First published in the Rural Weekly
I’ve seen a lot of changes happen in Birdsville over my lifetime. I remember starting school when I was 10 years old, much older than some of the other kids. That worked for me – I got to be the smart one in class, always getting asked to help with the little kids as they learned the basics.
I left in grade 5, and got my first job mustering cattle on horseback. Back then we didn’t have paddocks, or boundary fences, or even individual property lines. Cattle moved freely – we moved them on to each water hole when needed.
Life was pretty good back then. We didn’t need money, didn’t have cars, nor a mortgage or power bills. Each house was lit with a kerosene lamp, and we didn’t care about what we didn’t have. Working on the land, all we needed was a campfire for light and a swag to sleep in. What more could you want?
It’s funny thinking about how we used to enjoy the outdoors – especially the heat. It was no big deal to ride out into the landscape, with just a hat to shade your eyes. Living under the shade of tree as you watched over the cattle and looked up at the stars. Now I live in a nice house with air-conditioning, and every time I walk out I’m hit with the blast of the outback heat. Once you get used to modern comforts, it’s hard to go back.
Mustering with horses was a lot of fun – it kept you grounded to the land around you. Things move quicker these days – I see operations that need to move cattle in days, not weeks. Shifting stock into big road trains that power down the highways rather than moving slowly over the landscape.
This land is unique, in every sense of the word. Over every rise, over every sand dune is a different view – of wildlife, rivers, mountains and valleys. It’s taking care of this land and ensuring it is protected that is a big part of my job today as a ranger for the Munga-Thirri national park. I was the first employee here – going on 25 years now – and it’s quite possibly the best job ever. I get to care for country that I’m a traditional custodian of – doing what I’m paid to do as well as my spiritual responsibility.
This job is an honour, and I often feel like I’ve won the Lotto to be able to do it.
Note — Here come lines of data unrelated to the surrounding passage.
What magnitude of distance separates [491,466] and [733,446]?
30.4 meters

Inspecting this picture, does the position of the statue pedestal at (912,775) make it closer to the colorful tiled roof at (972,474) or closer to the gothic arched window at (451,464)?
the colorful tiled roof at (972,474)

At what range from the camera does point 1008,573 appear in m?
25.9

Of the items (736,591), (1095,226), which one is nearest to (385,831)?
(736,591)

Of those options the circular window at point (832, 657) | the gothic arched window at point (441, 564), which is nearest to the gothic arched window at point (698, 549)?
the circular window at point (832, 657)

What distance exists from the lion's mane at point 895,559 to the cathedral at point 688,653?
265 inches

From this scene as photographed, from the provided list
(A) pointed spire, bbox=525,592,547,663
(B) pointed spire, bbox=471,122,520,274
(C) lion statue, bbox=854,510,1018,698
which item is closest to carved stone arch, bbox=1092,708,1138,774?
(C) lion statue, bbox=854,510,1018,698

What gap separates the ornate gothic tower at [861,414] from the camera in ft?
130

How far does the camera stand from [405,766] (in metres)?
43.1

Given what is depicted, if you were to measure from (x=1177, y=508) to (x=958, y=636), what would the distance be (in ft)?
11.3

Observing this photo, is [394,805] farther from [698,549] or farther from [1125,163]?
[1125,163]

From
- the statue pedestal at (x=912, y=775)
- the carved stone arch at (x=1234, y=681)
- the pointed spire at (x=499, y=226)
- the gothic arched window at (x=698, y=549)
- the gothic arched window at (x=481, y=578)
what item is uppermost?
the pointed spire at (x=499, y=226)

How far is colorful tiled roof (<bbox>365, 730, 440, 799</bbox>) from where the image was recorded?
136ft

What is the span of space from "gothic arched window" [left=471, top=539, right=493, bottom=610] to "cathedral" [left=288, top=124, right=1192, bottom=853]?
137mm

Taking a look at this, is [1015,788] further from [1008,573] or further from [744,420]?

It gives me the chance to follow the songlines of my country – to look over it and ensure that the connection between land and people are kept alive. I often stumble across an old campsite, or a burial ground, or an old humpy, and those are the truly special moments. Seeing evidence of life that existed here hundreds, or even thousands of years ago. Seeing the history of my people in tangible artefacts like wooden or stone tools – blows your mind a bit.
I remember being taught the stories of my people when I was younger, and I’m honoured to be able to impart that on to the younger generations now. Every story tells a part of our history, but it’s more than that – it’s a map of how to travel from one place to another. Some of these places are physical, and some are not. That’s a fundamental thing to understand about how this land is part of my people, and we are part of it. It’s something that I love to share with others as they come visiting the park – to see their wonder as they enjoy the beautiful landscapes, wildlife and culture.
The old days of mustering and sleeping under the stars have more than a nostalgic importance to me – they are a lesson in how we need to work alongside this country, not work against it. With the passage of time, we need to preserve the old ways of looking after country – most importantly giving it the time to recover.
One thing that concerns me greatly is how we use water across this land. It’s such an important resource, and goes much deeper than the surface – literally and figuratively. It comes in the rains, runs through the rivers and the plains, and is stored deep underground. It’s a cycle that plays an important role in keeping this land alive and healthy. Our water is an important resource that needs to be managed sustainably.
It’s so important that we keep our rivers clean, and that has to be with an understanding of the relationship between native species and the land. I remember a time when native yabbies could be found up and down our river systems – now they’re struggling to survive in mud channels that are choked with introduced carp. Rivers stay healthy if we maintain the natural balance.
If we are to manage and sustain the health of this land, it’s important that we consider the heritage of that country. It’s been great to see progress on this over the years – from landholders, government and Aboriginal people working alongside each other. My job and those of other Indigenous Rangers are testament to that. The future of Australia depends on caring for our country.
Above all else, I’d like to see all of us who call the Outback home come together and work on a system that works for everyone – people, plants, animals and the land. We all care for this country in various ways – what is needed is a shared understanding of that care and a commitment to working together.
Don Rowlands is a Wangkangurru Elder and Indigenous Ranger of Munga-Thirri National Park in the Simpson Desert.